La responsabilité pénale

La responsabilité pénale a pour objectif de punir le comportement dangereux ou illicite d’un professionnel de santé du fait des dommages qu’il a pu causer à son patient ou du simple fait d’avoir fait courir un risque injustifié à celui-ci.

Ainsi, lorsque involontairement par imprudence, maladresse ou inattention une infirmière cause la mort ou des blessures à un patient, celle-ci peut encourir des sanctions des chefs d’atteinte involontaire à la vie ou d’atteinte involontaire à l’intégrité de la personne.
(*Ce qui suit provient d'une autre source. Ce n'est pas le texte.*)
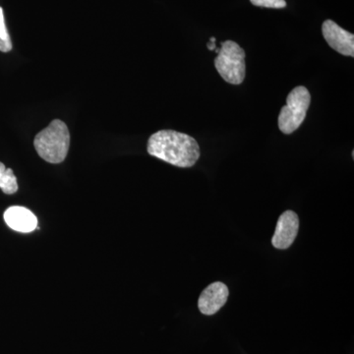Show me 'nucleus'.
I'll return each mask as SVG.
<instances>
[{
    "instance_id": "obj_10",
    "label": "nucleus",
    "mask_w": 354,
    "mask_h": 354,
    "mask_svg": "<svg viewBox=\"0 0 354 354\" xmlns=\"http://www.w3.org/2000/svg\"><path fill=\"white\" fill-rule=\"evenodd\" d=\"M11 50H12V43H11L10 36L7 31L3 9L0 7V51L9 53Z\"/></svg>"
},
{
    "instance_id": "obj_3",
    "label": "nucleus",
    "mask_w": 354,
    "mask_h": 354,
    "mask_svg": "<svg viewBox=\"0 0 354 354\" xmlns=\"http://www.w3.org/2000/svg\"><path fill=\"white\" fill-rule=\"evenodd\" d=\"M221 46L215 59L216 71L225 82L241 85L245 78V51L234 41H221Z\"/></svg>"
},
{
    "instance_id": "obj_2",
    "label": "nucleus",
    "mask_w": 354,
    "mask_h": 354,
    "mask_svg": "<svg viewBox=\"0 0 354 354\" xmlns=\"http://www.w3.org/2000/svg\"><path fill=\"white\" fill-rule=\"evenodd\" d=\"M34 146L39 157L50 164H60L68 153L70 133L64 121L55 120L37 134Z\"/></svg>"
},
{
    "instance_id": "obj_7",
    "label": "nucleus",
    "mask_w": 354,
    "mask_h": 354,
    "mask_svg": "<svg viewBox=\"0 0 354 354\" xmlns=\"http://www.w3.org/2000/svg\"><path fill=\"white\" fill-rule=\"evenodd\" d=\"M230 290L223 283L216 281L207 286L198 300V307L204 315H214L227 304Z\"/></svg>"
},
{
    "instance_id": "obj_11",
    "label": "nucleus",
    "mask_w": 354,
    "mask_h": 354,
    "mask_svg": "<svg viewBox=\"0 0 354 354\" xmlns=\"http://www.w3.org/2000/svg\"><path fill=\"white\" fill-rule=\"evenodd\" d=\"M255 6L266 7V8H285L286 0H250Z\"/></svg>"
},
{
    "instance_id": "obj_5",
    "label": "nucleus",
    "mask_w": 354,
    "mask_h": 354,
    "mask_svg": "<svg viewBox=\"0 0 354 354\" xmlns=\"http://www.w3.org/2000/svg\"><path fill=\"white\" fill-rule=\"evenodd\" d=\"M322 32L330 48L346 57H354V36L332 20L323 23Z\"/></svg>"
},
{
    "instance_id": "obj_4",
    "label": "nucleus",
    "mask_w": 354,
    "mask_h": 354,
    "mask_svg": "<svg viewBox=\"0 0 354 354\" xmlns=\"http://www.w3.org/2000/svg\"><path fill=\"white\" fill-rule=\"evenodd\" d=\"M311 95L308 88L298 86L286 97V106L279 114V128L283 134H291L300 127L306 118Z\"/></svg>"
},
{
    "instance_id": "obj_6",
    "label": "nucleus",
    "mask_w": 354,
    "mask_h": 354,
    "mask_svg": "<svg viewBox=\"0 0 354 354\" xmlns=\"http://www.w3.org/2000/svg\"><path fill=\"white\" fill-rule=\"evenodd\" d=\"M299 230V218L293 211H286L278 220L272 244L274 248L285 250L290 248L297 239Z\"/></svg>"
},
{
    "instance_id": "obj_9",
    "label": "nucleus",
    "mask_w": 354,
    "mask_h": 354,
    "mask_svg": "<svg viewBox=\"0 0 354 354\" xmlns=\"http://www.w3.org/2000/svg\"><path fill=\"white\" fill-rule=\"evenodd\" d=\"M0 189L8 195L18 191L17 178L14 176L12 169H6L2 162H0Z\"/></svg>"
},
{
    "instance_id": "obj_8",
    "label": "nucleus",
    "mask_w": 354,
    "mask_h": 354,
    "mask_svg": "<svg viewBox=\"0 0 354 354\" xmlns=\"http://www.w3.org/2000/svg\"><path fill=\"white\" fill-rule=\"evenodd\" d=\"M4 221L9 227L16 232L28 234L38 227V218L30 209L24 207L14 206L6 209Z\"/></svg>"
},
{
    "instance_id": "obj_12",
    "label": "nucleus",
    "mask_w": 354,
    "mask_h": 354,
    "mask_svg": "<svg viewBox=\"0 0 354 354\" xmlns=\"http://www.w3.org/2000/svg\"><path fill=\"white\" fill-rule=\"evenodd\" d=\"M215 43H216V41H209V43H208V44H207V48H208L209 50H216V46Z\"/></svg>"
},
{
    "instance_id": "obj_1",
    "label": "nucleus",
    "mask_w": 354,
    "mask_h": 354,
    "mask_svg": "<svg viewBox=\"0 0 354 354\" xmlns=\"http://www.w3.org/2000/svg\"><path fill=\"white\" fill-rule=\"evenodd\" d=\"M147 150L153 157L178 167H193L200 158V147L196 140L174 130L153 133L149 139Z\"/></svg>"
}]
</instances>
Par ailleurs, puisqu’il s’agit de sanctionner un comportement, des condamnations à des peines d’amende ou de prison peuvent aussi être prononcées alors que même que le patient ne justifierait d’aucun dommage comme par exemple en cas de violation du secret professionnel, de non assistance à personne en danger ou mise en danger d’autrui.

En outre, ce qui particularise la responsabilité pénale est son caractère toujours strictement personnel : personne ne « couvre » donc jamais personne et chacun doit répondre de ses gestes (mais uniquement de ses gestes). Ainsi, une infirmière a l’obligation de refuser un ordre qui serait manifestement illégal car en exécutant un tel ordre celle-ci se positionne comme « la main qui accomplie l’acte » et donc comme l’auteur principal de l’acte illégal.

La responsabilité disciplinaire

Une infirmière peut faire l’objet d'une sanction disciplinaire en cas :

  • de violation d’une règle professionnelle particulière aux infirmières issue des articles R4312-1 à R4312-89 du code de la santé publique ou de dépassement des compétences règlementaires fixées par les articles R4311-1 à R4311-15 du code la santé publique.
  • de désobéissance ou d’inobservation de mesures ou d'ordres émanant de son employeur (dès lors que ceux-ci ne sont pas manifestement illégaux). Ces sanctions peuvent être l’avertissement, le blâme, la mise à pied ou dans certains cas le licenciement.